» ARTICLE:
####
Twelve days later, Australia’s government did something remarkable. Led by
newly elected conservative Prime Minister John Howard, it announced a
bipartisan deal with state and local governments to enact sweeping gun-
control measures. A decade and a half hence, the results of these policy
changes are clear: They worked really, really well.
At the heart of the push was a massive buyback of more than 600,000 semi-
automatic shotguns and rifles, or about one-fifth of all firearms in
circulation in Australia. The country’s new gun laws prohibited private
sales, required that all weapons be individually registered to their owners,
and required that gun buyers present a “genuine reason” for needing each
weapon at the time of the purchase. (Self-defense did not count.) In the
wake of the tragedy, polls showed public support for these measures at
upwards of 90 percent.
What happened next has been the subject of several academic studies. Violent
crime and gun-related deaths did not come to an end in Australia, of course
. But as the Washington Post’s Wonkblog pointed out in August, homicides by
firearm plunged 59 percent between 1995 and 2006, with no corresponding
increase in non-firearm-related homicides. The drop in suicides by gun was
even steeper: 65 percent. Studies found a close correlation between the
sharp declines and the gun buybacks. Robberies involving a firearm also
dropped significantly. Meanwhile, home invasions did not increase, contrary
to fears that firearm ownership is needed to deter such crimes. But here’s
the most stunning statistic. In the decade before the Port Arthur massacre,
there had been 11 mass shootings in the country. There hasn’t been a single
one in Australia since.
####
» RECORDED INFORMATION:

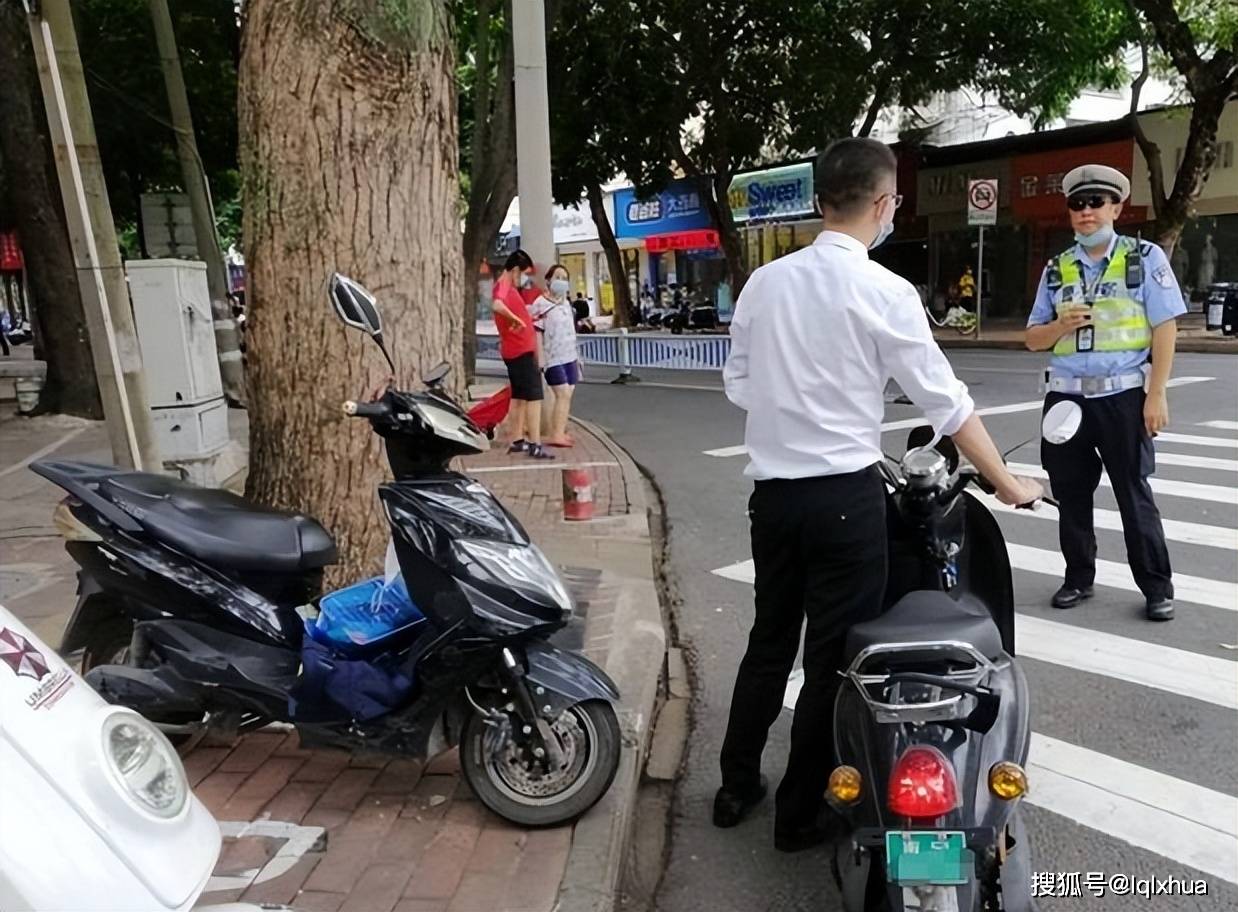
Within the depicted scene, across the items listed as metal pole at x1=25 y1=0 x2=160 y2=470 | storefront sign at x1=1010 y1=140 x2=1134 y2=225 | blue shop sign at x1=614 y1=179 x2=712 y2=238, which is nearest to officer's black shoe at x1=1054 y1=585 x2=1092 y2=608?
metal pole at x1=25 y1=0 x2=160 y2=470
####
After the data, output the passage of the gun-control article exactly, copying everything from "Twelve days later, Australia’s" down to "of 90 percent.".

Twelve days later, Australia’s government did something remarkable. Led by
newly elected conservative Prime Minister John Howard, it announced a
bipartisan deal with state and local governments to enact sweeping gun-
control measures. A decade and a half hence, the results of these policy
changes are clear: They worked really, really well.
At the heart of the push was a massive buyback of more than 600,000 semi-
automatic shotguns and rifles, or about one-fifth of all firearms in
circulation in Australia. The country’s new gun laws prohibited private
sales, required that all weapons be individually registered to their owners,
and required that gun buyers present a “genuine reason” for needing each
weapon at the time of the purchase. (Self-defense did not count.) In the
wake of the tragedy, polls showed public support for these measures at
upwards of 90 percent.